Your goal —
Write out the data below exactly as given, without any of its pictures.

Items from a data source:
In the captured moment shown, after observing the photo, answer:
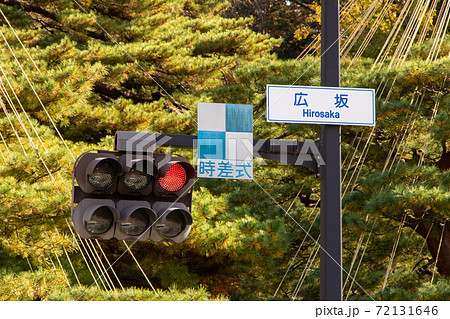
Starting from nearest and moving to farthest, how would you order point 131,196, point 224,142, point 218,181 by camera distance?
1. point 131,196
2. point 224,142
3. point 218,181

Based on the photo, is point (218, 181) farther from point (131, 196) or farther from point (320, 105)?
point (131, 196)

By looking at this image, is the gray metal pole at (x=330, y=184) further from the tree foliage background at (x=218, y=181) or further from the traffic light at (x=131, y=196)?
the tree foliage background at (x=218, y=181)

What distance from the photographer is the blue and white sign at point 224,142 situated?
4531 mm

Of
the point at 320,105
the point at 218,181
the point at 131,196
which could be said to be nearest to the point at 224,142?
the point at 320,105

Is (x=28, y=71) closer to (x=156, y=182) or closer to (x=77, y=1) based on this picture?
(x=77, y=1)

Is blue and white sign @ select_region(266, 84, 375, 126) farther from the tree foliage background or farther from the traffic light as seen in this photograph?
the tree foliage background

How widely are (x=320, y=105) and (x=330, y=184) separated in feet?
1.95

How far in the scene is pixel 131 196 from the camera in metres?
4.09

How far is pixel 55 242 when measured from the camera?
7898mm

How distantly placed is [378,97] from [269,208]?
268cm

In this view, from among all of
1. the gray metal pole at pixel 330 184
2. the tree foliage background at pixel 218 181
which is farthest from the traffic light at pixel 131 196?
the tree foliage background at pixel 218 181

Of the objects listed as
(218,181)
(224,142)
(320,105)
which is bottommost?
(218,181)

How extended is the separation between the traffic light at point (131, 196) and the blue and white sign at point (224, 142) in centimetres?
36

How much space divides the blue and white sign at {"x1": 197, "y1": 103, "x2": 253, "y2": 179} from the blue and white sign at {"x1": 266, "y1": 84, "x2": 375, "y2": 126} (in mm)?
251
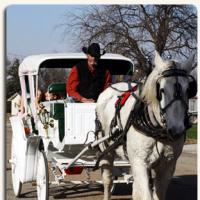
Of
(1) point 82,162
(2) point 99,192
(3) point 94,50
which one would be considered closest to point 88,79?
(3) point 94,50

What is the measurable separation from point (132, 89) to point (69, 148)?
62.2 inches

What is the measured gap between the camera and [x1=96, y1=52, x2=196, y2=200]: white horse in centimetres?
558

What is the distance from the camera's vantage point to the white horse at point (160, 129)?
5578 mm

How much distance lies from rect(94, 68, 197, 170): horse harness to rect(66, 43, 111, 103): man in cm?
100

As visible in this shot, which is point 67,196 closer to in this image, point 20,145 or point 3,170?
point 20,145

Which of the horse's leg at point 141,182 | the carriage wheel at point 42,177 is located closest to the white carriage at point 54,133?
the carriage wheel at point 42,177

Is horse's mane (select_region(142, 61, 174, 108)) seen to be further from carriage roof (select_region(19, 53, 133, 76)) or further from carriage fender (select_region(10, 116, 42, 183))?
carriage roof (select_region(19, 53, 133, 76))

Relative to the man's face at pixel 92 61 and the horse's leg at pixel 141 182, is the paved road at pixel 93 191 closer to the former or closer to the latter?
the man's face at pixel 92 61

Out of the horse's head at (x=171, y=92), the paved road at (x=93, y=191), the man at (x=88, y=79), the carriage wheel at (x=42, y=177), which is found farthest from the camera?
the paved road at (x=93, y=191)

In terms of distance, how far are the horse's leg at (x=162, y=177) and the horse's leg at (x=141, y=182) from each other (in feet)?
0.98

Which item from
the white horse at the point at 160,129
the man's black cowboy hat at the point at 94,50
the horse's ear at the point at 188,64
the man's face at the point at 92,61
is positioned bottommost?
the white horse at the point at 160,129

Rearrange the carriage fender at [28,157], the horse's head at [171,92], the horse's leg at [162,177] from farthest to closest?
the carriage fender at [28,157], the horse's leg at [162,177], the horse's head at [171,92]

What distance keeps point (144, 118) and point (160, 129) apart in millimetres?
254

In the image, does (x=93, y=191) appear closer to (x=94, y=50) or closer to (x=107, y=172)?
(x=107, y=172)
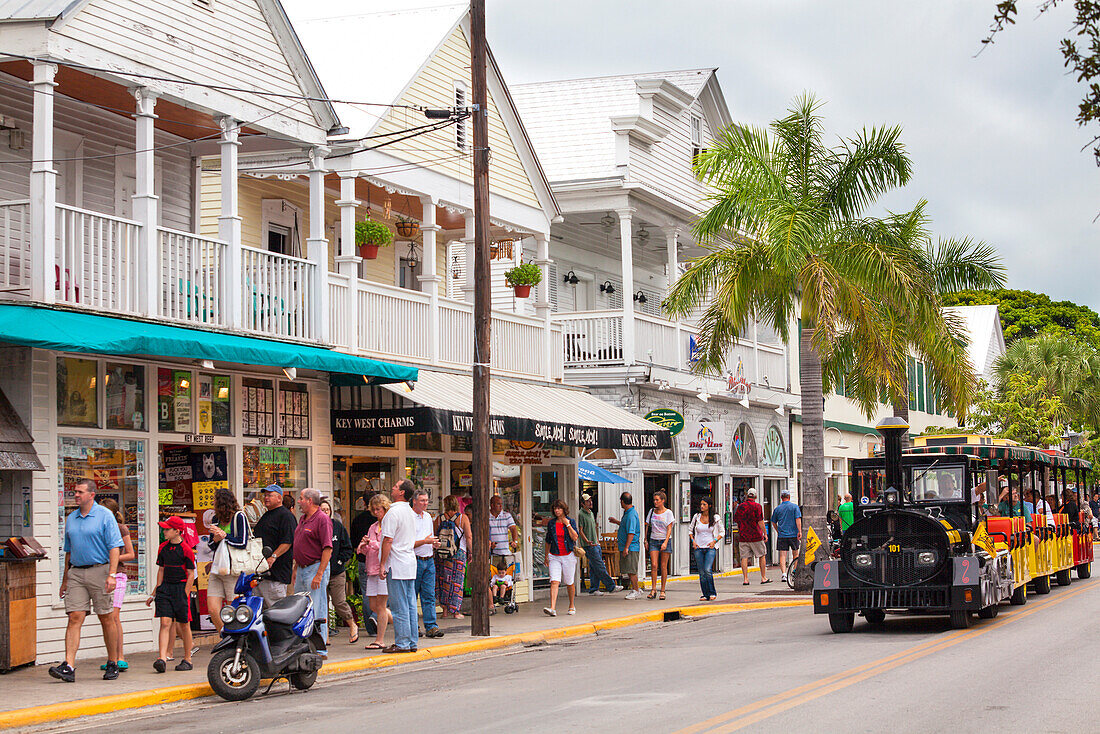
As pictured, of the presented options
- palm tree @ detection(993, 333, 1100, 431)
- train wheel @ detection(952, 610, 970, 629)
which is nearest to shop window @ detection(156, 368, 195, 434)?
train wheel @ detection(952, 610, 970, 629)

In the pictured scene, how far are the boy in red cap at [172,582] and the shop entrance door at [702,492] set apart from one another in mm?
17204

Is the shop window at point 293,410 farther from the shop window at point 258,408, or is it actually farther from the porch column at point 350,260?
the porch column at point 350,260

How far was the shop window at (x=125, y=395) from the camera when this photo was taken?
1500cm

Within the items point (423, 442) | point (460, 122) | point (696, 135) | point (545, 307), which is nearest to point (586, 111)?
point (696, 135)

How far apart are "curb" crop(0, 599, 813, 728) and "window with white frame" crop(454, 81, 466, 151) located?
8.30 m

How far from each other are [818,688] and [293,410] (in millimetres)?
8921

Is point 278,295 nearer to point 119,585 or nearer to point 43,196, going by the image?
point 43,196

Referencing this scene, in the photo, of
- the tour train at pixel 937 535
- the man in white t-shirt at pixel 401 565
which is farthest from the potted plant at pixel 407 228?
the tour train at pixel 937 535

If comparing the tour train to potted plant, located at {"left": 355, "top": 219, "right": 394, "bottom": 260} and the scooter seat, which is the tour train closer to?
the scooter seat

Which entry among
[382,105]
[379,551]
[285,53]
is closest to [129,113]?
[285,53]

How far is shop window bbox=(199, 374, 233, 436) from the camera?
16.4 metres

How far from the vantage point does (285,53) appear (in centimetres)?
1795

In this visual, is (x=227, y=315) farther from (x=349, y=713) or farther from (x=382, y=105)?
(x=349, y=713)

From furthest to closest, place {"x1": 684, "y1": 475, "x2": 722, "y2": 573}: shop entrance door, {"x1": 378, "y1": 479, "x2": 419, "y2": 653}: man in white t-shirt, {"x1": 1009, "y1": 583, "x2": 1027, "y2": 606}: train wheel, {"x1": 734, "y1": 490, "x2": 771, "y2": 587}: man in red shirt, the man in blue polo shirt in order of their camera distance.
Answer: {"x1": 684, "y1": 475, "x2": 722, "y2": 573}: shop entrance door, {"x1": 734, "y1": 490, "x2": 771, "y2": 587}: man in red shirt, {"x1": 1009, "y1": 583, "x2": 1027, "y2": 606}: train wheel, {"x1": 378, "y1": 479, "x2": 419, "y2": 653}: man in white t-shirt, the man in blue polo shirt
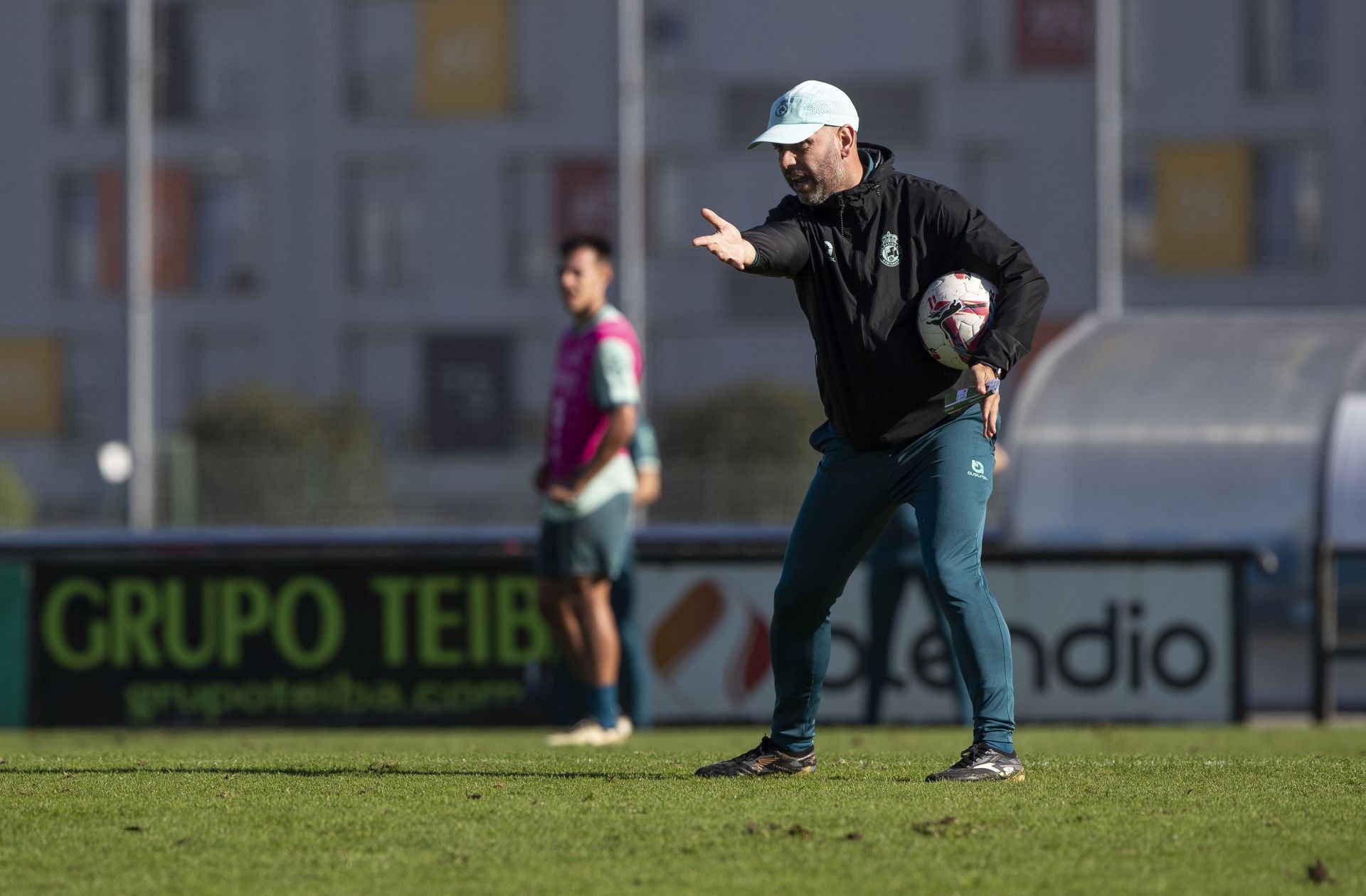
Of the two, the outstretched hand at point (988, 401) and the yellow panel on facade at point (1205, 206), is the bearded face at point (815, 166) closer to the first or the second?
the outstretched hand at point (988, 401)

Response to the exercise —
In the captured moment shown, after observing the photo, answer:
Starting from nearest and moving to farthest, how would you order point 131,196, point 224,142, point 218,181 by camera distance?
1. point 131,196
2. point 224,142
3. point 218,181

Based on the photo, is point (218, 181) farther from point (131, 196) or farther from point (320, 105)?
point (131, 196)

By looking at this image, is the gray metal pole at (x=330, y=184) further from the tree foliage background at (x=218, y=181) or further from the traffic light at (x=131, y=196)?
the tree foliage background at (x=218, y=181)

What distance from the photographer is the blue and white sign at point 224,142 situated?
4531 mm

Of
the point at 320,105
the point at 218,181
the point at 131,196
which could be said to be nearest to the point at 224,142?
the point at 320,105

Is (x=28, y=71) closer to (x=156, y=182) or closer to (x=77, y=1) based on this picture?
(x=77, y=1)

Is blue and white sign @ select_region(266, 84, 375, 126) farther from the tree foliage background or farther from the traffic light as seen in this photograph?
the tree foliage background

How widely are (x=320, y=105) and (x=330, y=184) separated in feet?
1.95

How far in the scene is pixel 131 196 from the camera in metres?
4.09

How far is pixel 55 242 when measured from the camera?
7898mm

How distantly placed is [378,97] from [269,208]?
268cm

In this view, from among all of
1. the gray metal pole at pixel 330 184
2. the tree foliage background at pixel 218 181
which is farthest from the traffic light at pixel 131 196?
the tree foliage background at pixel 218 181

Of the objects listed as
(218,181)
(224,142)
(320,105)
which is bottommost?
(218,181)

How extended is the separation between the traffic light at point (131, 196) and the blue and white sign at point (224, 142) in centimetres?
36

How much space divides the blue and white sign at {"x1": 197, "y1": 103, "x2": 253, "y2": 179} from the blue and white sign at {"x1": 266, "y1": 84, "x2": 375, "y2": 126} (in mm)?
251
Of
(1) point 82,162
(2) point 99,192
(3) point 94,50
which one would be considered closest to point 88,79?
(3) point 94,50

What is the measurable separation from point (132, 89) to point (69, 148)?
62.2 inches

What is the measured gap between the camera and [x1=96, y1=52, x2=196, y2=200]: white horse in centimetres?
558

What is the distance from the camera's vantage point to the white horse at point (160, 129)?
5578 mm

How much distance lies from rect(94, 68, 197, 170): horse harness to rect(66, 43, 111, 103): man in cm?
100

As visible in this shot, which is point 67,196 closer to in this image, point 20,145 or point 3,170?
point 20,145

Which of the horse's leg at point 141,182 | the carriage wheel at point 42,177 is located closest to the white carriage at point 54,133?
the carriage wheel at point 42,177

Is horse's mane (select_region(142, 61, 174, 108)) seen to be further from carriage roof (select_region(19, 53, 133, 76)) or further from carriage fender (select_region(10, 116, 42, 183))?
carriage roof (select_region(19, 53, 133, 76))

Relative to the man's face at pixel 92 61 and the horse's leg at pixel 141 182, is the paved road at pixel 93 191 closer to the former or closer to the latter?
the man's face at pixel 92 61

Out of the horse's head at (x=171, y=92), the paved road at (x=93, y=191), the man at (x=88, y=79), the carriage wheel at (x=42, y=177), which is found farthest from the camera?
the paved road at (x=93, y=191)

In terms of distance, how far are the horse's leg at (x=162, y=177) and the horse's leg at (x=141, y=182) from each other (in feet)?
0.98

Which item from
the white horse at the point at 160,129
the man's black cowboy hat at the point at 94,50
the horse's ear at the point at 188,64
the man's face at the point at 92,61
is positioned bottommost?
the white horse at the point at 160,129

Rearrange the carriage fender at [28,157], the horse's head at [171,92], the horse's leg at [162,177] from farthest to closest?
the carriage fender at [28,157], the horse's leg at [162,177], the horse's head at [171,92]

What distance keeps point (144, 118) and point (160, 129) apart in millimetres?
254

In the image, does (x=93, y=191) appear closer to (x=94, y=50) or closer to (x=107, y=172)?
(x=107, y=172)
As pictured, of the presented options
- palm tree @ detection(993, 333, 1100, 431)
- train wheel @ detection(952, 610, 970, 629)
which is nearest to shop window @ detection(156, 368, 195, 434)?
train wheel @ detection(952, 610, 970, 629)

In the pictured scene, how far are the boy in red cap at [172,582] and the shop entrance door at [702,492] set apart from one another in mm?
17204

Is the shop window at point 293,410 farther from the shop window at point 258,408, or is it actually farther from the porch column at point 350,260?
the porch column at point 350,260

How far was the shop window at (x=125, y=395) from the camera when this photo was taken?
1500cm

Within the items point (423, 442) | point (460, 122) | point (696, 135) | point (545, 307), which is nearest to point (586, 111)?
point (696, 135)

How far apart are "curb" crop(0, 599, 813, 728) and "window with white frame" crop(454, 81, 466, 151) located?
8.30 m

How far from each other are [818,688] and [293,410] (in millimetres)?
8921

Is point 278,295 nearer to point 119,585 or nearer to point 43,196, going by the image?
point 43,196

Referencing this scene, in the photo, of
- the tour train at pixel 937 535
- the man in white t-shirt at pixel 401 565
which is farthest from the potted plant at pixel 407 228?
the tour train at pixel 937 535

If comparing the tour train to potted plant, located at {"left": 355, "top": 219, "right": 394, "bottom": 260} and the scooter seat, which is the tour train closer to?
the scooter seat

Which entry among
[382,105]
[379,551]
[285,53]
is closest to [129,113]?
[285,53]

How far is shop window bbox=(199, 374, 233, 436) from the camera?
16.4 metres

How far from the vantage point does (285,53) appear (in centimetres)?
1795

In this visual, is (x=227, y=315) farther from (x=349, y=713) or farther from (x=382, y=105)?
(x=349, y=713)

From furthest to closest, place {"x1": 684, "y1": 475, "x2": 722, "y2": 573}: shop entrance door, {"x1": 378, "y1": 479, "x2": 419, "y2": 653}: man in white t-shirt, {"x1": 1009, "y1": 583, "x2": 1027, "y2": 606}: train wheel, {"x1": 734, "y1": 490, "x2": 771, "y2": 587}: man in red shirt, the man in blue polo shirt in order of their camera distance.
Answer: {"x1": 684, "y1": 475, "x2": 722, "y2": 573}: shop entrance door, {"x1": 734, "y1": 490, "x2": 771, "y2": 587}: man in red shirt, {"x1": 1009, "y1": 583, "x2": 1027, "y2": 606}: train wheel, {"x1": 378, "y1": 479, "x2": 419, "y2": 653}: man in white t-shirt, the man in blue polo shirt
Of the two, the outstretched hand at point (988, 401) and the yellow panel on facade at point (1205, 206), is the bearded face at point (815, 166) closer to the first or the second?
the outstretched hand at point (988, 401)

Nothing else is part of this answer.